[Extrahiertes Material]

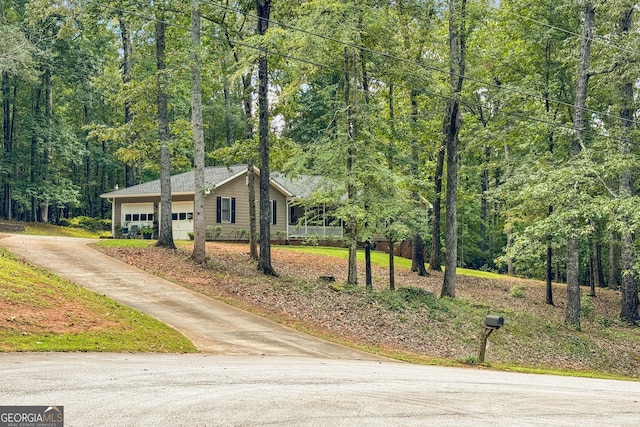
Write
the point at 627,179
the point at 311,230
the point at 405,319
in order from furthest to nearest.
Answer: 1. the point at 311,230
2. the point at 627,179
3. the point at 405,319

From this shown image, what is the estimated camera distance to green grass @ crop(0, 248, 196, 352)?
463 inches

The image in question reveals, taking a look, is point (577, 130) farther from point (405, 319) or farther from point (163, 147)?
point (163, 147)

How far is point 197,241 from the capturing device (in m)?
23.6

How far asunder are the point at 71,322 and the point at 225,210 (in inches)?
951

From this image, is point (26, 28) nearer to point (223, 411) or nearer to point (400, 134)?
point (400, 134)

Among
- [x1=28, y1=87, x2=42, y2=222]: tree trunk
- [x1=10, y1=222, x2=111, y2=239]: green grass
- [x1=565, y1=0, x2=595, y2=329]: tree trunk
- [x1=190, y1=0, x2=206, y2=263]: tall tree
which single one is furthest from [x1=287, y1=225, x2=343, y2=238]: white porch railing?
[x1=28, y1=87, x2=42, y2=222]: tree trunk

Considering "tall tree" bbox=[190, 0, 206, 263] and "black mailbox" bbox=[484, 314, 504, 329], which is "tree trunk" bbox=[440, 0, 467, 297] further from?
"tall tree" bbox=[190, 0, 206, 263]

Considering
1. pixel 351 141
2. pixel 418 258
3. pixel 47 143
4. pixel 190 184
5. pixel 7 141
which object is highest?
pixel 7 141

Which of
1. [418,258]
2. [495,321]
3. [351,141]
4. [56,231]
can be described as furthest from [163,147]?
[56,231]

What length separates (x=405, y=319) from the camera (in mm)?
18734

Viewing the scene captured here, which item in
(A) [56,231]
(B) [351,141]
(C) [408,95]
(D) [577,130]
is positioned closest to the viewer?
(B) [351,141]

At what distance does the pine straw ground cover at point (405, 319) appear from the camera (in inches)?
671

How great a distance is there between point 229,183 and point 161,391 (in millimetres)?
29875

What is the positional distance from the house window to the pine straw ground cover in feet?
...
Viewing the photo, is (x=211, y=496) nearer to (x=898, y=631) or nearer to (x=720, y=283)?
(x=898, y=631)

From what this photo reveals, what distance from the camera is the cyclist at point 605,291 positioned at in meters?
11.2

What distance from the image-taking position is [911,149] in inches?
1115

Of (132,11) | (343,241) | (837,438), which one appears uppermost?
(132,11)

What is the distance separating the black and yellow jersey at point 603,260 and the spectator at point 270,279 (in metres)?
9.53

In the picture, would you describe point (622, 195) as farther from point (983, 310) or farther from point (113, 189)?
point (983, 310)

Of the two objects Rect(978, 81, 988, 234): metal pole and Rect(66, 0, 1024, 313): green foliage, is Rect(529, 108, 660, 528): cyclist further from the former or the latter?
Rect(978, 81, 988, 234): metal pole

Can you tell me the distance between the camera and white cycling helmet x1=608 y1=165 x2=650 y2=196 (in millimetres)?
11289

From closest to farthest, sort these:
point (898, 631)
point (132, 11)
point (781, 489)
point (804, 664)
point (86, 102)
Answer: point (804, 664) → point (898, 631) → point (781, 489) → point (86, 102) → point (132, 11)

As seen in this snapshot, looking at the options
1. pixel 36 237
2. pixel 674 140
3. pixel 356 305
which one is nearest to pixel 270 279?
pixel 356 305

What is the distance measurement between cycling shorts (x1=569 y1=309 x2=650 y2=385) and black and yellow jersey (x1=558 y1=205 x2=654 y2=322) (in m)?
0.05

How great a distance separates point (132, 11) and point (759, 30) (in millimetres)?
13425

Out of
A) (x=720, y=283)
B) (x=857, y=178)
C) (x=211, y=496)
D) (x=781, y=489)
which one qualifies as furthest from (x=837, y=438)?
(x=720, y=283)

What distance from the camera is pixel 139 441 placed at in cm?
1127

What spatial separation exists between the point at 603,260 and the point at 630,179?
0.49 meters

Deine Aufgabe: Schreibe aus dem Material die Zeilen von der Zeile mit „What distance from the camera is pixel“ bis zur Zeile mit „0.49 meters“ einschließlich unverändert ab.

Deine Antwort:
What distance from the camera is pixel 139 441 placed at in cm?
1127

What spatial separation exists between the point at 603,260 and the point at 630,179?
0.49 meters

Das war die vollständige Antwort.